我的死對頭家裏破產了。消息是我的閨蜜兼高中同學告訴我的。視頻裏他在大街上發着傳單,卻對着採訪的話筒說:「五百萬能買甚麼?只能買間不到一百平的小房子,有甚麼鬼用?」高中同學聚會時,和他不對盤的幾個同學嘲諷他癩蛤蟆打哈欠,口氣不小。我一時衝動,當衆砸錢要當他的金主。同學們都笑我戀愛腦,我卻悄悄祈禱家裏可千萬別破產,讓我能一直養着他。直到半年後公司年會上,看到上臺致詞的陸肅,我徹底麻了......狗男人,還錢!

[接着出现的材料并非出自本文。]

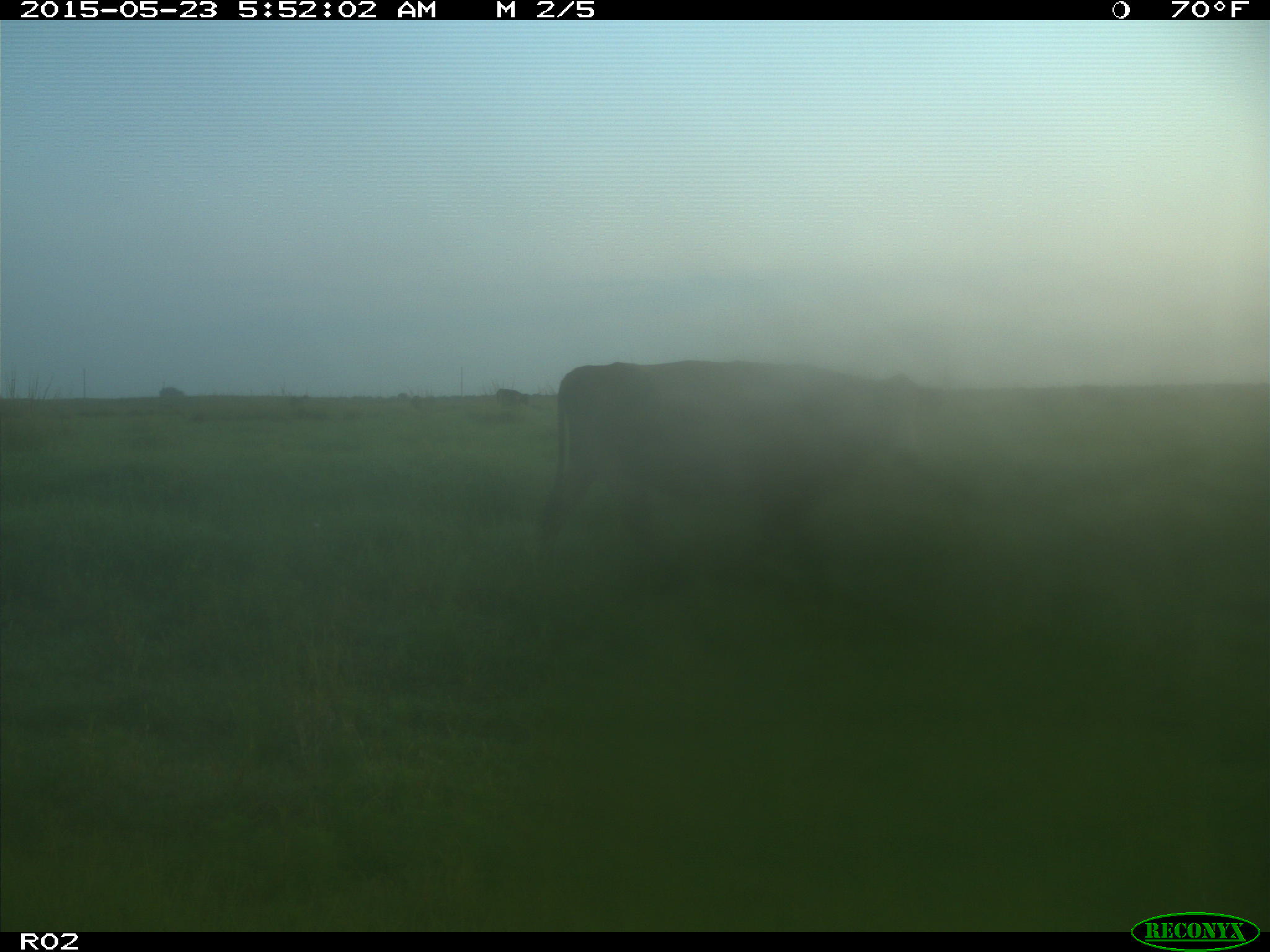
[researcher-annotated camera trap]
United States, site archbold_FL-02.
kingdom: Animalia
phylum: Chordata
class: Mammalia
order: Artiodactyla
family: Bovidae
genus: Bos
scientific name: Bos taurus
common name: domestic cow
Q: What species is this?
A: Bos taurus (domestic cow).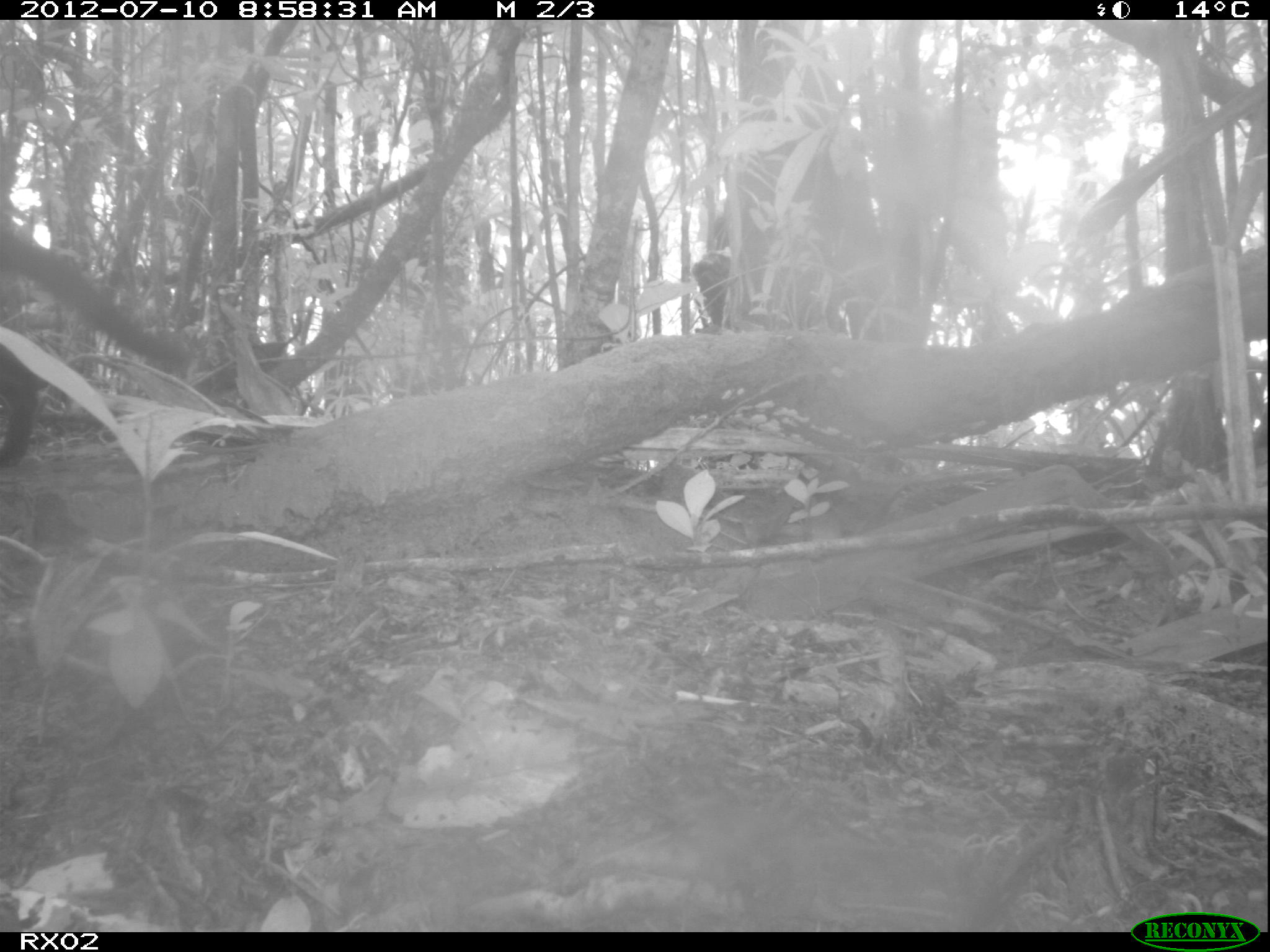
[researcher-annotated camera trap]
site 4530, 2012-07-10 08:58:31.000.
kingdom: Animalia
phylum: Chordata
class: Mammalia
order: Carnivora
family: Felidae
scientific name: Felidae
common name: felids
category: felis sp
Felis sp (felids) (Felidae), count 1.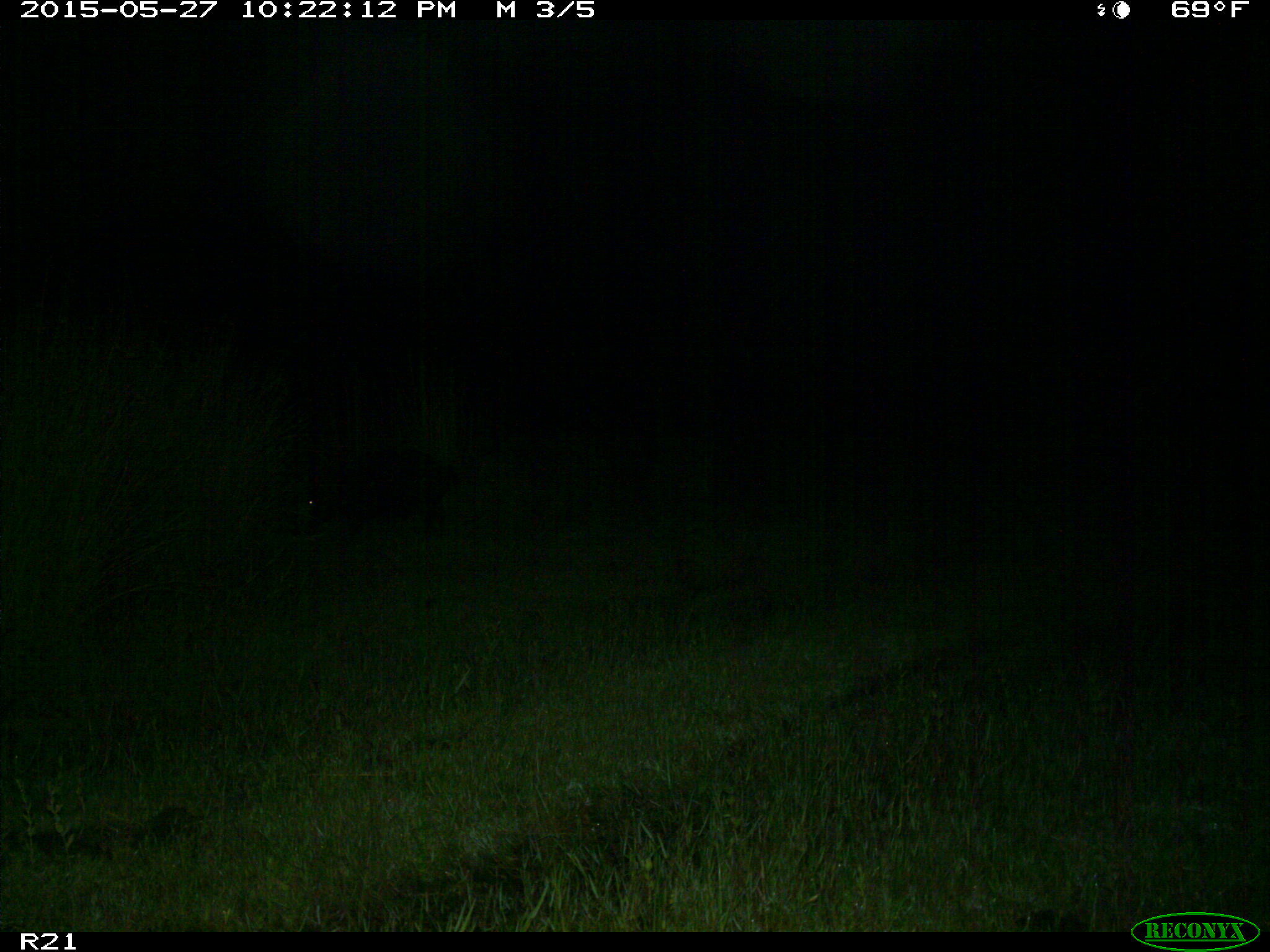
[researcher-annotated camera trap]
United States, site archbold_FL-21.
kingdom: Animalia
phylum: Chordata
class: Mammalia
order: Artiodactyla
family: Suidae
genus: Sus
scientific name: Sus scrofa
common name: wild boar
Sus scrofa (wild boar).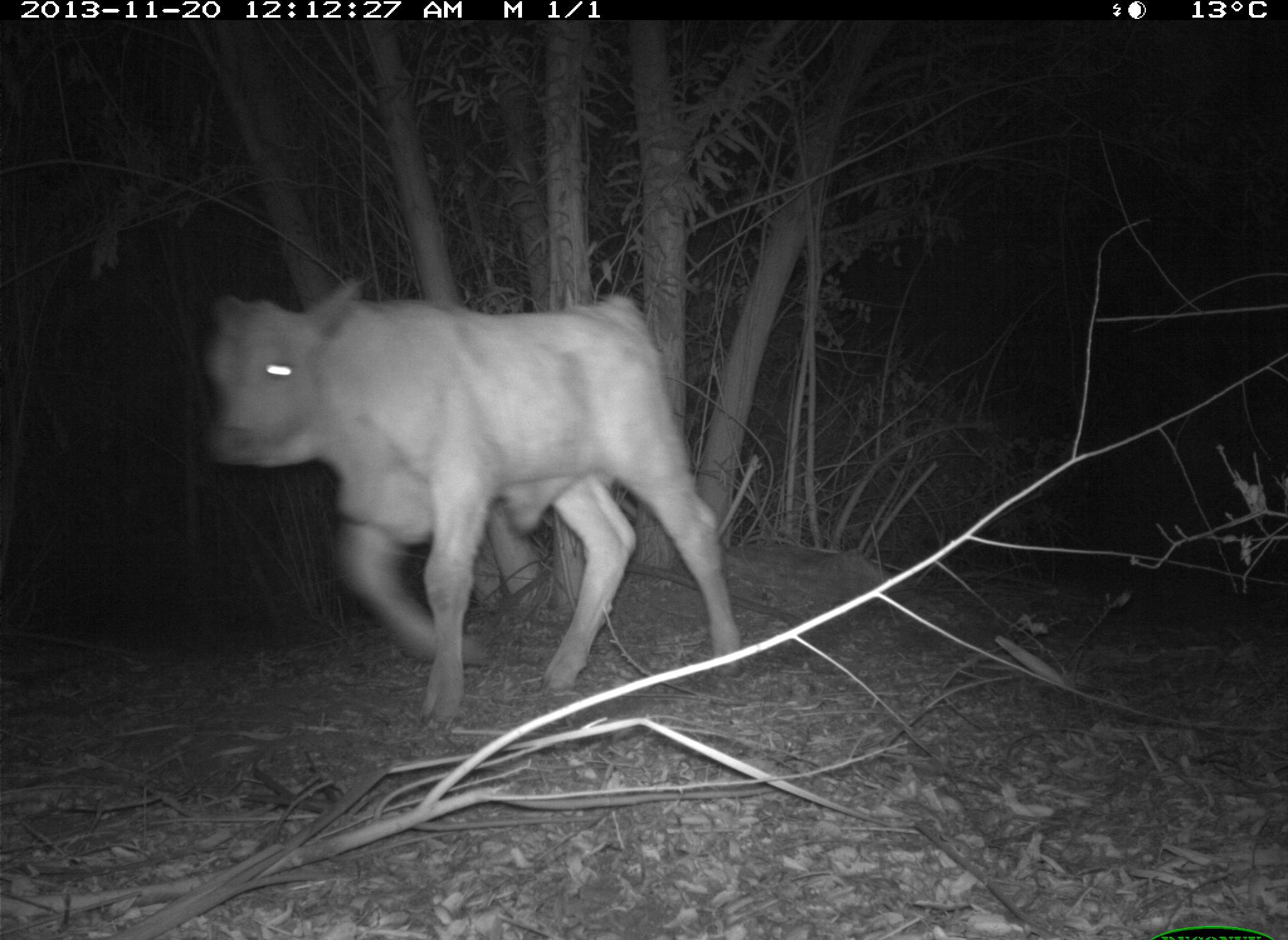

人到得差不多了,散在各處的同學都聚攏到餐桌上,服務員上菜的功夫,有電話響了起來。
「喂,親愛的,你要來接我呀?哎呀,不用了,我們散得很晚哎。」
白茹一邊講電話還一邊用餘光飛着我:「再晚也要來呀?那好吧,結束了我給你打電話,愛你喲,mua......。」
掛斷電話,某茶的嘴巴還閒不住:「不好意思啊,是我未婚夫,他非要來接我,沒辦法。」
「喲,茹茹,好事近了呀,結婚一定要通知我們這些老同學啊。」
白茹掩嘴笑得春風得意:「那是一定的啦。他說了,到時候我這邊的同學朋友同事,一個不落,全部都要請。」
說着,還非得找補我:「廖妍,到時候你也會來的吧?」
我呵呵:「看情況吧。」
白茹一臉委屈的望着我:「你還在生氣?你要知道,感情的事是勉強不來的。」
我一臉真誠的望着她:「怎麼會?我覺得你們真的是很般配的一對,祝你們幸福。」
綠茶配狗,天長地久。我在心裏默默的補充了一句。
同學們聽着話味不對,忙岔開話題,熱熱鬧鬧拼上了酒。
我端起面前的杯子,一隻手突然按住我:「這個果酒也是有酒精的,你能喝嗎?」
我一愣,看看杯子裏果香濃郁的深紅色液體,又看看手的主人——陸肅。
我是酒精過敏體質,一碰就倒那種,沒想到他還記得。